__Gegebener Text__:
== == ==

# Race Face Evolve XC und Innenlagerbreite



## Makke (9. Juli 2004)

Hallo zusammen,

ich hab mir die Race Face Evolve XC Kurbel geholt und dazu das passensde Innenlager (auch Evolve XC) in 113mm geholt. Nach dem Einbau fiel mir ein kleiner Vermerk auf, das man die Kurbel nur mit einem 108er Innenlager nutzen soll/darf. 

Ist das jetzt ein Problem, oder kann ich dennoch beruhigt in die Pedale treten?

THX und Gruß

Markus

Anmerkung: die Evolve XC Kurbel ist nicht nur ein Hingucker, sonder auch echt klasse in der Funktion!


----------



## Korbinator (9. Juli 2004)

Hallo Alleswirdgut,

ein echtes Problem ist die Nutzung eines breiteren Innenlagers nicht wirklich. Allerdings ergibt sich daraus in der Regel eine falsche Kettenlinie. Diese liegt dann ca. 5mm nach rechts versetzt, d.h. nicht mehr vom mittleren Kurbelblatt zum mittleren Ritzel auf der Kassette, sondern meist ein Ritzel nebendran. Macht in der Regel nix, Du schaltest halt etwas schräger wenn Du vorne auf dem mittleren Kettenblatt und hinten auf den grösseren Ritzeln fährst. Wenn Dir die Kette nicht auf´s kleine Kettenblatt oder gar in einen Chainsuck springt, dann macht´s nichts. Wenn Du Probleme hast, kauf Dir lieber das 108er Innenlager, das SRX ist ja nicht so teuer.

== == ==

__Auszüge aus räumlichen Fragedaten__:

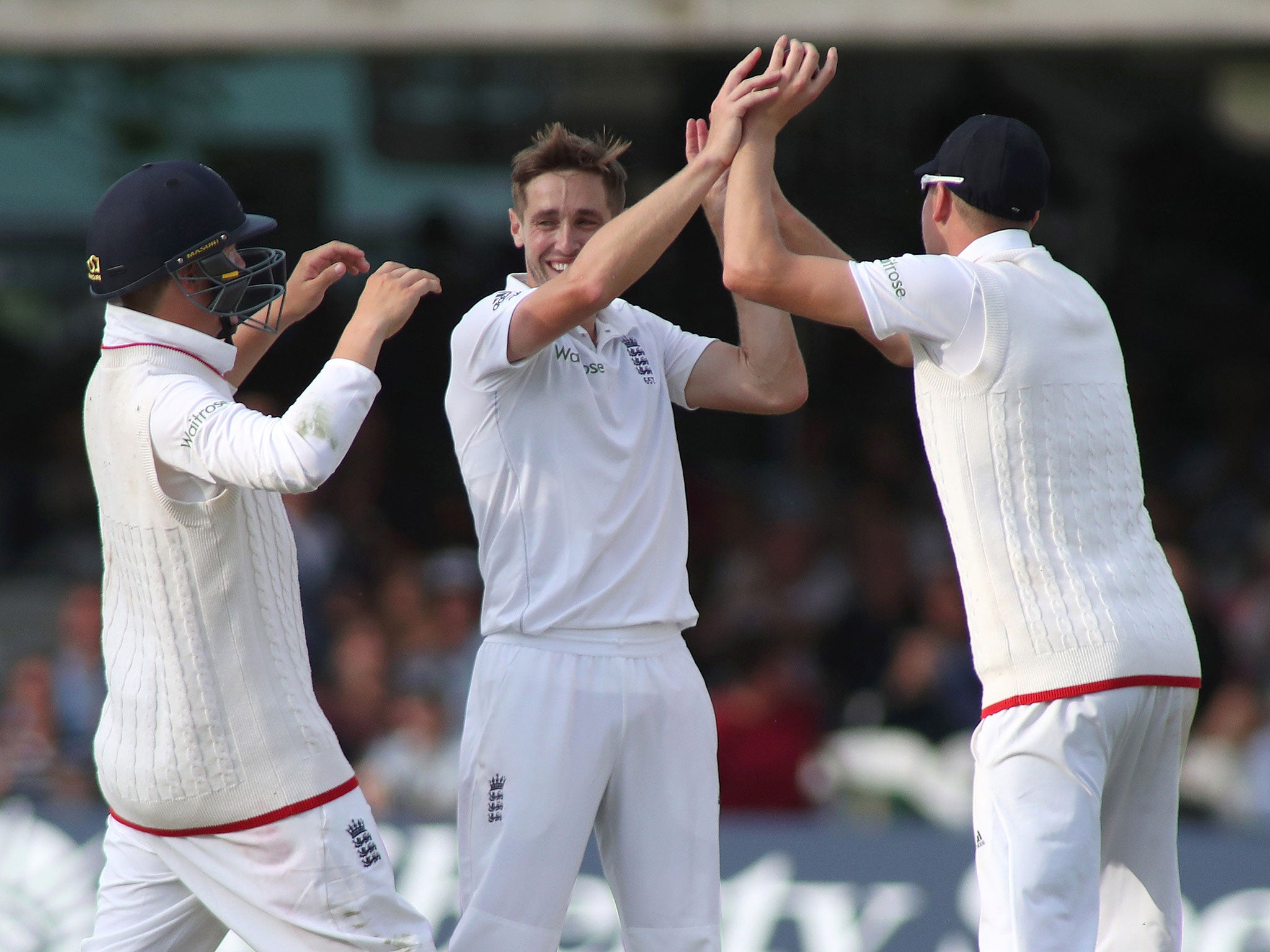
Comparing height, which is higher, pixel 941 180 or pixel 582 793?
pixel 941 180

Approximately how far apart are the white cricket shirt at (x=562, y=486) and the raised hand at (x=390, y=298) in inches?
10.2

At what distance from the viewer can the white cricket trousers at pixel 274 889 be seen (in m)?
3.08

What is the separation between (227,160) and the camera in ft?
35.8

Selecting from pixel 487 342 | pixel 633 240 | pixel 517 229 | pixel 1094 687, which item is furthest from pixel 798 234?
pixel 1094 687

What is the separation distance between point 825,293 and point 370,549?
613cm

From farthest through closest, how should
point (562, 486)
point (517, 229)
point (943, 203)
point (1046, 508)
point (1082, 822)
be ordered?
point (517, 229) < point (562, 486) < point (943, 203) < point (1046, 508) < point (1082, 822)

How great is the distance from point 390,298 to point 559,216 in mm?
613

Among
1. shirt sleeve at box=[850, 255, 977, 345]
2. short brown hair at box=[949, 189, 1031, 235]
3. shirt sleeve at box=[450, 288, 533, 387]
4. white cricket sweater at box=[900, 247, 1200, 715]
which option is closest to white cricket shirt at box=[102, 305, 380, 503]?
shirt sleeve at box=[450, 288, 533, 387]

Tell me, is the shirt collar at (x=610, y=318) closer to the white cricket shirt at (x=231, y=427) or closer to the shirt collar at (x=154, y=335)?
the white cricket shirt at (x=231, y=427)

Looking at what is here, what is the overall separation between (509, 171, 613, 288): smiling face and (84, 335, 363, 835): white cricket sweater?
781 millimetres

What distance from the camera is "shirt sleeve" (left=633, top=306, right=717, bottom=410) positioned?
3865mm

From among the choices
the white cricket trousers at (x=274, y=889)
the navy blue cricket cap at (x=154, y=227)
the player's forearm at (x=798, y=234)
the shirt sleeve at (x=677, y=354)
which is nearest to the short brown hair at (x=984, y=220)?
the player's forearm at (x=798, y=234)

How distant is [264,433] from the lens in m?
2.92

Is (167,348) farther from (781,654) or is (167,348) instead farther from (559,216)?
(781,654)
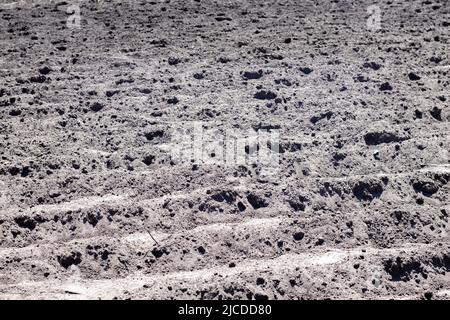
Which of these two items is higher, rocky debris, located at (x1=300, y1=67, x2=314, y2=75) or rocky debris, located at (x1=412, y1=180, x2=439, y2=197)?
rocky debris, located at (x1=300, y1=67, x2=314, y2=75)

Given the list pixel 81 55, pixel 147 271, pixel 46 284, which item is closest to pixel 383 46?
pixel 81 55

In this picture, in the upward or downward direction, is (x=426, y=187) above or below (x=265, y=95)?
below

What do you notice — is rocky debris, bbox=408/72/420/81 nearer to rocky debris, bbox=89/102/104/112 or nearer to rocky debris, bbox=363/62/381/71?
rocky debris, bbox=363/62/381/71

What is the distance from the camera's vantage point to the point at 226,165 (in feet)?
17.5

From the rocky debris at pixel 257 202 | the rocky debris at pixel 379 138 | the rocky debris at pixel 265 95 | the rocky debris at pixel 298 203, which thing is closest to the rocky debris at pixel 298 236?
the rocky debris at pixel 298 203

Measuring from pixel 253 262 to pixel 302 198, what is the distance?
908mm

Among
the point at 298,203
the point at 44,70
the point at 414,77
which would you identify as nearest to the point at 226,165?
the point at 298,203

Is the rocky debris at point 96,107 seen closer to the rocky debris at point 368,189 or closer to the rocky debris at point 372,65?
the rocky debris at point 368,189

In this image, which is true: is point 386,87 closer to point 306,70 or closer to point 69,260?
point 306,70

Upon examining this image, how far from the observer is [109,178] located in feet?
17.0

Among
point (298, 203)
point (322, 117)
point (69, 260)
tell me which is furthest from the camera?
point (322, 117)

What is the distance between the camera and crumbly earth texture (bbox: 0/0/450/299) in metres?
4.41

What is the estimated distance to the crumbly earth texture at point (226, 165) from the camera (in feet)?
14.5

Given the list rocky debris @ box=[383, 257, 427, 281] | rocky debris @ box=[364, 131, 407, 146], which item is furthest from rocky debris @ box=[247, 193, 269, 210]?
rocky debris @ box=[364, 131, 407, 146]
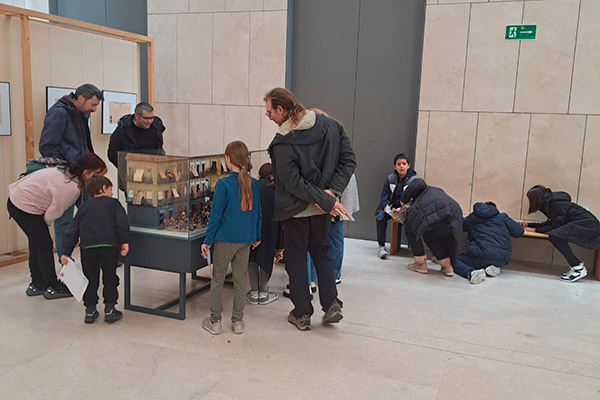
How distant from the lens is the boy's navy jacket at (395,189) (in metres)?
6.87

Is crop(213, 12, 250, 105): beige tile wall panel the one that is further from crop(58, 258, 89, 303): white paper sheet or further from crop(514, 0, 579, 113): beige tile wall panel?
crop(58, 258, 89, 303): white paper sheet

== == ==

__Deine Aufgabe__:
Beantworte bitte anhand des Textes diese drei Fragen:
1. In welcher Breite hat Makke das Innenlager gekauft?
2. Um wie viel und in welche Richtung liegt die Kettenlinie laut Korbinator versetzt?
3. Welches Innenlager soll man laut Korbinator bei Problemen kaufen?
Stütze dich ausschließlich auf den Text.

__Erwartete Antwort__:
1. In 113 mm.
2. Um ca. 5 mm nach rechts.
3. Das 108er Innenlager.